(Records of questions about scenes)

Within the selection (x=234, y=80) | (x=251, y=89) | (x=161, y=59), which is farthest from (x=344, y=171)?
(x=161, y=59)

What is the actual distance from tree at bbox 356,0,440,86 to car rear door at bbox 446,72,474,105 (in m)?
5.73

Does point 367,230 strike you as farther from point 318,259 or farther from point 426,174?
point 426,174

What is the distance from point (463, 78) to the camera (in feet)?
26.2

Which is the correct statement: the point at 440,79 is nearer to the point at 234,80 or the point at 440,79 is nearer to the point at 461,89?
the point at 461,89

__TASK TO COMPLETE__
Copy out the whole listing above word for word, keeping every line as it stands.

__RESPONSE TO THE EXERCISE__
Within the selection (x=234, y=80) | (x=251, y=89) | (x=161, y=59), which is farthest from (x=344, y=171)?
(x=161, y=59)

What is the actual distance from tree at bbox 356,0,440,86 to car rear door at bbox 446,72,474,105 (in m)?
5.73

Does point 367,230 strike you as farther from point 318,259 or farther from point 426,174?
point 426,174

What is the distance from point (463, 78) to the camera (in feet)?
26.2

Which is the correct statement: the point at 440,79 is nearer to the point at 234,80 or the point at 440,79 is nearer to the point at 461,89?
the point at 461,89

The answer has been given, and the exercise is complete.